:: Исходный текст

Пушкин в Москве
Рефераты >> Литература >> Пушкин в Москве

Личным чувством наполнены стихи Пуш­кина «Воспоминания в Царском Селе» 1814 г.:

Края Москвы, края родные!

И вы их видели, врагов моей отчизны!

И вас багрила кровь и пламень пожирал!

И в жертву не принес я мщенья вам и жизни;

Вотще лишь гневом дух пылал!

В 1825 году выходят серии литографиро­ванных видов Москвы, исполненных по аква­релям О. Кадоля. Французский художник стремится показать новую Москву: отреставрированные башни Кремля, ампирные до­ма и подражающие Петербургу площади. На пустынном Тверском бульваре мы ви­дим модную петербургскую публику. Вспом­ним Гоголя: «В Петербурге, на Невском про­спекте, гуляют в два часа люди, как будто сошедшие с журнальных модных картинок, выставленных в окна, даже старухи с такими узенькими талиями, что делается смешно; на гуляньях в Москве всегда попадается в самой середине людной толпы какая-нибудь матуш­ка с платком на голове и уже совершенно без всякой талии» («Петербургские записки 1836 года»).

На французских литографиях все пригла­жено, подтянуто и совершенно лишено мо­сковского духа.

В 1830-х годах Москва европеизируется еще больше. Немецкий живописец Э. Гертнер, чтобы передать своеобразие Москвы, показы­вает исторические ценности: Кремль, Камен­ный мост, Красную площадь, Покровскую церковь. Выполненные по оригиналам Гертнера литографии совершенны с точки зрения передачи архитектуры, но сухи и не живо­писны. Лишь в случайных деталях проскаль­зывает московская непосредственность: оди­нокая фигура дворника с метлой на Красной площади; семья Олсуфьевых перед колоколь­ней Ивана Великого в Кремле.

К 1830-м годам относятся ностальгические заметки Пушкина об уходящей Москве: «Но куда девалась эта шумная, праздная, безза­ботная жизнь? Куда девались бары, пиры, чудаки и проказники — все исчезло . Ныне в присмиревшей Москве огромные боярские до­ма стоят печально между широким двором, заросшим травою, запущенным и одичалым садом . улицы мертвы . «Горе от ума» есть уже картина обветшания, печальный анахронизм . Бедная Москва!» («Путешествие из Москвы в Петербург»).

Симпатии Пушкина не относятся к совре­менной ему Москве, он любит Москву своего детства, вольную и беспечную, ту, что принято называть грибоедовской.

::::
:: Записи набора данных

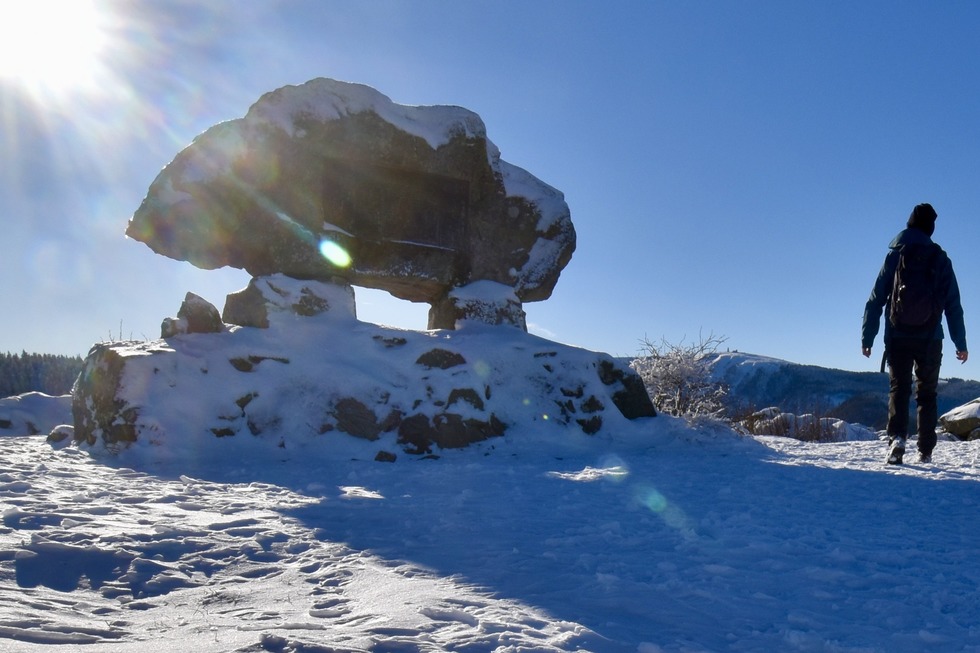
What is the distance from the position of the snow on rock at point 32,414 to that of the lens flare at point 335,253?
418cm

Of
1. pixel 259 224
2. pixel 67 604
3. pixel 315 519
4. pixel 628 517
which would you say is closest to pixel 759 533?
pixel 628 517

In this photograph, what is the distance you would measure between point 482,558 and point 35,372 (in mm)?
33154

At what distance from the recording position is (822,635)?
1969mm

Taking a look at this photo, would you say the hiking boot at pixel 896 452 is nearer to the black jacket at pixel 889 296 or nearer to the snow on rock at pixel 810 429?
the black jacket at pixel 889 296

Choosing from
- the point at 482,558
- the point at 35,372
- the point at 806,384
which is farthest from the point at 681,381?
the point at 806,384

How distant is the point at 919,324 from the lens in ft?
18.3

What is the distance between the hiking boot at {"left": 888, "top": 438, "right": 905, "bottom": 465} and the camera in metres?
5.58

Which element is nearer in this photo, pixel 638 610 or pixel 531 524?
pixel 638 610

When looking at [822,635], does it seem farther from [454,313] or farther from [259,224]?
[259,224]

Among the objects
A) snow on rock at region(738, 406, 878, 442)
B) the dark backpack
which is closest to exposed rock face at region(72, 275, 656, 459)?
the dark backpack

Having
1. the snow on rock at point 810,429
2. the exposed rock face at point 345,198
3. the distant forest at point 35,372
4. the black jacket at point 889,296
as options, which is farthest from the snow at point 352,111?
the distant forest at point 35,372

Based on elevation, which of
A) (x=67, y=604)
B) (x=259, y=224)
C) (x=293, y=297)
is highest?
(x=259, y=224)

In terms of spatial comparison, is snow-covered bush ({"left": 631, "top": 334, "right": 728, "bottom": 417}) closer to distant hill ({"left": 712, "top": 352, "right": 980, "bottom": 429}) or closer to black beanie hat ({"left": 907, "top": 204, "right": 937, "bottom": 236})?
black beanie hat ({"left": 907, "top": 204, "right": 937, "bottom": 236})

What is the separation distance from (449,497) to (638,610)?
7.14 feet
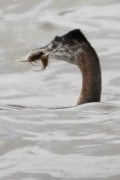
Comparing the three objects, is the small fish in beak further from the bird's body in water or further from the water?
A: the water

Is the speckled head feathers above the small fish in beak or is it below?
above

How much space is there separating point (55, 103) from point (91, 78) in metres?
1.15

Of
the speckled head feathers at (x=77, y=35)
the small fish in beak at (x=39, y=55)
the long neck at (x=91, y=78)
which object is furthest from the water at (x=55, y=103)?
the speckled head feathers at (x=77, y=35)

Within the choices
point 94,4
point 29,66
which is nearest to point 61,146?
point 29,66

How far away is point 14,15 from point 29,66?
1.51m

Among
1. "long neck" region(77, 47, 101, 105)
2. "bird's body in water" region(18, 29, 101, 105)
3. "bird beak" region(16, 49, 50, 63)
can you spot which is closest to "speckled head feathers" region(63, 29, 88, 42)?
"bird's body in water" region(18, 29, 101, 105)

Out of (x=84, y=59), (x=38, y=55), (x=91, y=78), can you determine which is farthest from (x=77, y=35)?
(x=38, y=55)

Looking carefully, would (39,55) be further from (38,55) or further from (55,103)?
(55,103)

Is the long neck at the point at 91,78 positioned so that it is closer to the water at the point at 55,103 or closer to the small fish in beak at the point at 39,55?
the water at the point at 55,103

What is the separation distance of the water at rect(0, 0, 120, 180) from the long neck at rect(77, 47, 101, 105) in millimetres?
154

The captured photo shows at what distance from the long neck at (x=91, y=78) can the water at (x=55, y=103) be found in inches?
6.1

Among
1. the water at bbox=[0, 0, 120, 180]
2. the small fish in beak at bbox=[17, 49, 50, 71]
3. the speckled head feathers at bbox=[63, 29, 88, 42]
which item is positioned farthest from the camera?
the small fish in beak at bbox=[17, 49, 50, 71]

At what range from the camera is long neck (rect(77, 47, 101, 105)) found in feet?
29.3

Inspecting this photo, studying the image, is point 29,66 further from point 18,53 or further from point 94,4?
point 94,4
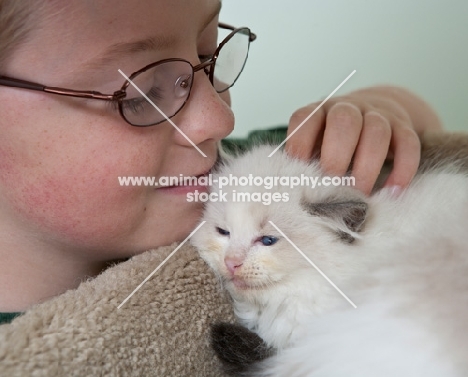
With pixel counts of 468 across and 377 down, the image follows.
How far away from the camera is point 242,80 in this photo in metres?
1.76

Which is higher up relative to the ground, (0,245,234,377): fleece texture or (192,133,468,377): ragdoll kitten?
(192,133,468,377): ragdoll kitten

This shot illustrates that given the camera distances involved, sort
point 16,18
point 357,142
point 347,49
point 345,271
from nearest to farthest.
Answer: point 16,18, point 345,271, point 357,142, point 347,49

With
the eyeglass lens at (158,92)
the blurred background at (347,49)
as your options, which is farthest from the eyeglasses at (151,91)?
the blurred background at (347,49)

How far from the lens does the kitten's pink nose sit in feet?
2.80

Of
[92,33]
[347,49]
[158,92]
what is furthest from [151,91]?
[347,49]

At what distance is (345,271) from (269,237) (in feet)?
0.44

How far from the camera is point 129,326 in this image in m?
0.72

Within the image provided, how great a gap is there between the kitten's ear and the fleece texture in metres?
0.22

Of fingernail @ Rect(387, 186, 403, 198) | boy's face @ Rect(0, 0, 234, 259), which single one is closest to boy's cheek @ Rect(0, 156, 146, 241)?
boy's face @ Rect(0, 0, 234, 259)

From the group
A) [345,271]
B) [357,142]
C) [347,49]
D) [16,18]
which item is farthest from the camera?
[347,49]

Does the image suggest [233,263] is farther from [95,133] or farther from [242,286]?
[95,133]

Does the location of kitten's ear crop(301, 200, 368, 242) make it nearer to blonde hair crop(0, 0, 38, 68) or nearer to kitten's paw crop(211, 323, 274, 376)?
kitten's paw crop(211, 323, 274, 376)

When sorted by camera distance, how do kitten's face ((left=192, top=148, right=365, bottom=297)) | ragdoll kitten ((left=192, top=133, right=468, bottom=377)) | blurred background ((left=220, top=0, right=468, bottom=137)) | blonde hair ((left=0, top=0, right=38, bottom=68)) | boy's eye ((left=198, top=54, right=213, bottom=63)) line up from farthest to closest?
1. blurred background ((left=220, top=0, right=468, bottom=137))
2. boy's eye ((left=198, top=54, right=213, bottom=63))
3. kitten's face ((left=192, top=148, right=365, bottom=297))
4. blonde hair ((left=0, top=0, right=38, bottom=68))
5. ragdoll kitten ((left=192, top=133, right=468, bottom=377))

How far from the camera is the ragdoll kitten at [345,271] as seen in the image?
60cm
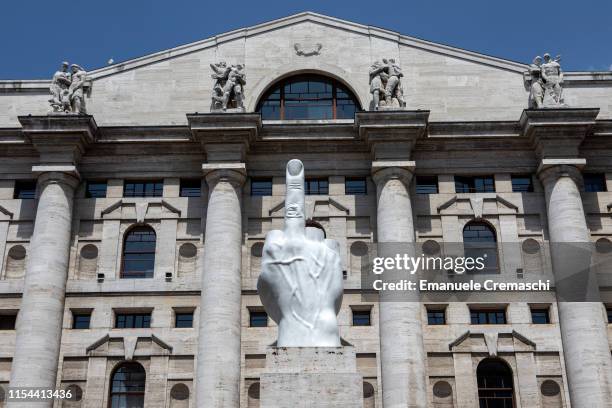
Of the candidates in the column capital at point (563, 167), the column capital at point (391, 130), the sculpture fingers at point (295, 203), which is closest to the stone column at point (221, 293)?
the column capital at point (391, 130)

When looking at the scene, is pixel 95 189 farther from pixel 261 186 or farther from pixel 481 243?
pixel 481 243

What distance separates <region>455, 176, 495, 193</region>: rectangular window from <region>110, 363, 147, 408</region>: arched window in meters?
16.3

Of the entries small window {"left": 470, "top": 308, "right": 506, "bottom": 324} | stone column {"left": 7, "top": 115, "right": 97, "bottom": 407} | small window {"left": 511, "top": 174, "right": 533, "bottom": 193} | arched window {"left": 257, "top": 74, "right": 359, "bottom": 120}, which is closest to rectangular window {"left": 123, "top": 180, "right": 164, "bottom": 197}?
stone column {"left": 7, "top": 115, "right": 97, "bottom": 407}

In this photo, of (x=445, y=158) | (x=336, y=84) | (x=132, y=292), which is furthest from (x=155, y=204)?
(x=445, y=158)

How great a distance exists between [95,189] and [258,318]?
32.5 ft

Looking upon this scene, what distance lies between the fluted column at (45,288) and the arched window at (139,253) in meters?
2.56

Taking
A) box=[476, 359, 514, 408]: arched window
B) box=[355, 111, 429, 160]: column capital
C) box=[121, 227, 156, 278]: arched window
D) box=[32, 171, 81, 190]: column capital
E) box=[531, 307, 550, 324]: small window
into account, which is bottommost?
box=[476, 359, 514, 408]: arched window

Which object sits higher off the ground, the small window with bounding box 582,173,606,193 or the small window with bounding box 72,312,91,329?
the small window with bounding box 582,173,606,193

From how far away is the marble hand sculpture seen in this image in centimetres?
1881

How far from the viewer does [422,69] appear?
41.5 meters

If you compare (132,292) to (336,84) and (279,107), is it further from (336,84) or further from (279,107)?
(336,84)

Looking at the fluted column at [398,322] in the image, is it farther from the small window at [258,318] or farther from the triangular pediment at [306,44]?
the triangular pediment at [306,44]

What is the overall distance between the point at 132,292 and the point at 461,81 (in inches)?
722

::::

Ваше задание ->
Если верить тексту о Пушкине в Москве, по чьим акварелям были исполнены серии литографированных видов Москвы, вышедшие в 1825 году?

Ответ на задание ->
По акварелям французского художника О. Кадоля.